Text segment:
----------------
I found a bug for split

scala> "1|12|13".split("|").foreach(println)
1
|
1
2
|
1
3

scala> "1,12,13".split(",").foreach(println)
1
12
13

As you see the first split with “|” for sep can’t work?

Thanks.

Use single quotes, or escape the pipe. The problem is that you have a regex there.

3 Likes

To be more explicit, split is actually a method in Java and the argument for the delimiter is interpreted as a regular expression. The pipe, |, is a special character for regular expressions. So if you want to split with that as the delimiter you either need to use "\\|" or """\|""" as the argument.

4 Likes

Thanks for the explaining.
before knowing this I have handled the problem by using a direct regex.

  val regex = """^(.+?)\|.*""".r.unanchored
  val names = Source.fromFile("people.txt").getLines().map { case regex(z) => z }.toList

“1|12|13”.split(“\|”).foreach(println)

That doesn’t work, but I like to use raw interpolator for regex:

scala> "1|12|13".split("\|").foreach(println)
                         ^
       error: invalid escape character

scala> "1|12|13".split(raw"\|").foreach(println)
1
12
13

Also no one has suggested

scala> "1|12|13".replace('|','\n').lines.forEach(println)
1
12
13

as a way to avoid split and regex.

2 Likes

I found a case match can fit many requirements for ops of string.

in ETL a case match is easy to extract the data such as:

scala> val regex = """^(.+?)\|.*fax:(.*?)\|""".r.unanchored

scala> val li = List("Luca X.G.|1981-11-10|1,m|tel:55684,fax:98965|Glazier,Architect","Sullivan O.H.|1989-6-14|1,m|tel:28415,fax:27232|Cashier,Database Administrator")

scala> li.map{ case regex(name,fax) => (name,fax) }
val res0: List[(String, String)] = List((Luca X.G.,98965), (Sullivan O.H.,27232))

Thanks
----------------
Dataset extract:
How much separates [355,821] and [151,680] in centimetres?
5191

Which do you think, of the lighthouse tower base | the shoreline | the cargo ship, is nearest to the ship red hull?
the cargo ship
----------------
List of tasks:
1 - List every occupation named in the sample data in the forum thread on split.
2 - Rewrite the forum thread on split from "Use single quotes, or" to "as the argument.", with "delimiter" changed to "separator".

Solutions for each task:
1 - Glazier, Architect, Cashier, Database Administrator

2 -
Use single quotes, or escape the pipe. The problem is that you have a regex there.

3 Likes

To be more explicit, split is actually a method in Java and the argument for the separator is interpreted as a regular expression. The pipe, |, is a special character for regular expressions. So if you want to split with that as the separator you either need to use "\\|" or """\|""" as the argument.